◆中学受験の窓口 今日のメニュー
・「質問難民」は少なくない
・親御さんがひと肌脱ぐ
・親と先生の連携は「生命線」
・「質問した」の満足感に浸るな
「分からないことがあったら、先生に質問してきなさい」――親御さんは子どもに向かって「簡単に」こう言います。
しかし、塾によって「簡単に」質問できない雰囲気と環境にあることは、意外と知られていません。
大手進学塾の中には、質問できる時間を決めて、それ以外は原則受け付けないというところもあります。しかも1回につき質問できるのは1つだけと制限している場合も珍しくありません。
膨大な数の生徒を抱えている教室では、きめ細かく質問に対応したいという気持ちはあったとしても物理的に難しいという事情があります。
大手塾でも教室の規模が小さい所は、手厚く面倒を見てくれる場合もあるので、大手は質問しづらい、と一概には言えませんが、それでも「質問難民」の子はかなりいます。
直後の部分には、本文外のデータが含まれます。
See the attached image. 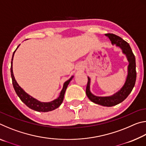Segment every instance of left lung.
Listing matches in <instances>:
<instances>
[{
    "label": "left lung",
    "instance_id": "1",
    "mask_svg": "<svg viewBox=\"0 0 146 146\" xmlns=\"http://www.w3.org/2000/svg\"><path fill=\"white\" fill-rule=\"evenodd\" d=\"M106 36L110 38L113 45L115 44L116 46L119 47L122 49V53L125 55L127 57L129 65L127 67V75L124 84L120 90L115 93L114 95L109 97H98L94 95L91 93L90 91V81L91 79L88 77V81L87 87H86V93L88 97L91 102L107 107H111L118 104L123 102L126 98L130 93L131 92L134 88L136 78H137V72H136V62L135 56L133 54L131 49L130 48L129 44L127 42L113 33L105 34Z\"/></svg>",
    "mask_w": 146,
    "mask_h": 146
}]
</instances>
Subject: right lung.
Listing matches in <instances>:
<instances>
[{"label": "right lung", "mask_w": 146, "mask_h": 146, "mask_svg": "<svg viewBox=\"0 0 146 146\" xmlns=\"http://www.w3.org/2000/svg\"><path fill=\"white\" fill-rule=\"evenodd\" d=\"M19 46L20 44L19 45V46L17 47V49L19 48ZM17 49L13 52V56H12V58H11V76L12 83H13L14 90L15 91L17 95H18V97L20 98V99L22 100V102H23L24 104H25L28 108L31 109V110L36 111L48 112V111H51L55 110L56 108H58L63 102L64 94H65L66 90V89H67L68 84H70L71 80H72V78H73V76H71L69 80L66 81V82L64 83L62 90H61L60 95H59V97L57 98H56V99L49 102H40V101L35 99V98L32 97L31 96H30L29 95H28V93H26L25 91L23 90V89L21 88V86H19L18 83L17 82L15 78L13 72V60L14 54L15 53Z\"/></svg>", "instance_id": "add662e5"}]
</instances>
質問をする、ということ自体に「ハードルの高さ」を感じている子もいて、そのタイプはさまざまです。
例えば「恥ずかしくて先生に質問できない」といったタイプ。成績自体はそう悪くないのですが、周囲の目(同じクラスの子)を気にして、目立つことはしたくない…と二の足を踏んでしてしまう、自意識過剰なタイプです。
あるいは「どう言って質問したらいいか分からない」、つまり先生に「自分の分からない」をどう説明していいか、うまく伝えられるか自信がないといった、タイプの子もいます。
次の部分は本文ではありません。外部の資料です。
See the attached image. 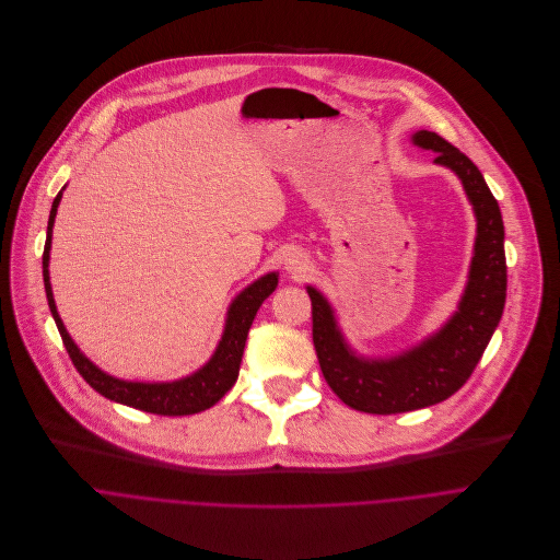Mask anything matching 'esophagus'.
<instances>
[{"label": "esophagus", "mask_w": 560, "mask_h": 560, "mask_svg": "<svg viewBox=\"0 0 560 560\" xmlns=\"http://www.w3.org/2000/svg\"><path fill=\"white\" fill-rule=\"evenodd\" d=\"M289 269H291V271H298V273H304V271H306V265L295 258V260H289Z\"/></svg>", "instance_id": "obj_1"}]
</instances>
内心は先生に質問して、自分の抱えている問題をクリアにしたいと強く思っています。それでもどうしても一歩が踏み出せないのです。こういう時こそ、親御さんの出番です。
親御さんが教えるのも手ですが、ここは先生との「橋渡し」が一番の得策。電話なり、メールなり、先生との連絡ツールで、「質問の予約」を取ります。授業前、授業後、あるいは別日…先生の都合を聞いて時間を取ってもらい、子どもが質問に行くための「きっかけ作り」をします。
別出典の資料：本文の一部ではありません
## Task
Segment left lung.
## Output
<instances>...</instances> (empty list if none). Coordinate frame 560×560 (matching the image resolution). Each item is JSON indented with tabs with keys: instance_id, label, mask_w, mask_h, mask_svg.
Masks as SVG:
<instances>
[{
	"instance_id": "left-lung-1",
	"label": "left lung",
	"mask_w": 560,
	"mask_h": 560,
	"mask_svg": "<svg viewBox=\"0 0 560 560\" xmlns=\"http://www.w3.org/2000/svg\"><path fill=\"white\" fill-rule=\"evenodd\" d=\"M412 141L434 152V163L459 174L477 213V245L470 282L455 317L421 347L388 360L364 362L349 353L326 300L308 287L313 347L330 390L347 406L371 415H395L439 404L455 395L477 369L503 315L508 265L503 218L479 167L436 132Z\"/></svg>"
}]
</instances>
「そこまでやる必要が…」と思うかもしれませんが、一部の子を除いて先生への質問はやはり「ハードルが高い」ものです。志望校合格への分岐点になるかもしれません。ひと肌脱いであげましょう。
親御さんがわざわざ先生と「接触」することで、先生の方もあらためて「その子」に伝わるように、と意識して教えてくれます。これだけでも「橋渡し」をした甲斐があります。
教え方の方向を変えれば理解できる、通常授業のスピードでは「取りこぼし」があるものの、噛んで含んで教えれば分かる、そもそも質問している問題以前のことが分かっていない…マンツーマンで接したことで先生が薄々感じていたことがはっきりします。これを機に、その子へのアプローチの仕方が変わるケースもよくあります。
親御さんにも子どもの現状が先生を通して伝わることで、子どもが勉強していることが具体的に見えてきます。そうなるとただ「勉強しなさい」と言わなくなり、その子に応じた「声がけ」もできるようになります。
通塾しているだけで、あとは「丸投げ」では伸びるはずのものも伸びません。親御さんと先生の連携は、通塾の「生命線」です。
気を付けたいのは「質問に行った」という行為だけで満足してしまうことです。
質問に出向いて、ひと通り解説や説明を聞いただけでうなずき、「分かったふり」をして終わりにしてしまう生徒はとても多いです。先生の「口調」や「雰囲気」で、もう一度聞いてみようという気持ちが萎えてしまうのかもしれません。
あるいは、その時は「分かった」のだけれど、実際に自分でアウトプット(自力で解答を導く)となると、まだまだ、という場合もあります。
子どもが「分かったふり」で帰ってこないようにするためには、親御さんが質問に行く前に1つレクチャーすると良いかもしれません。
「分からなかったら、分からない、というのは恥ずかしくないよ。何度でも聞いていいんだよ。分かったふりをして帰ってくるのは、教えてくれた先生に失礼になるよ」などと、ひと言付け加えて送り出しましょう。この言葉だけでも、子どもは「先生、もう一度」と言える勇気になります。
元来塾の先生は「教え魔」の人ばかりです。一度質問に来た子には、その子が理解、解答を再現できるようになるまで手を変え品を変えて教えてくれます。その過程で先生の方が思いがけない「つまずき」に気が付いてくれて「こうすれば…」と新たな提案をしてくれる場合もあります。
塾は、親子ともども一歩踏み込んだ者勝ちです。高い受講料は質問代込みと思ってください。有効活用しましょう。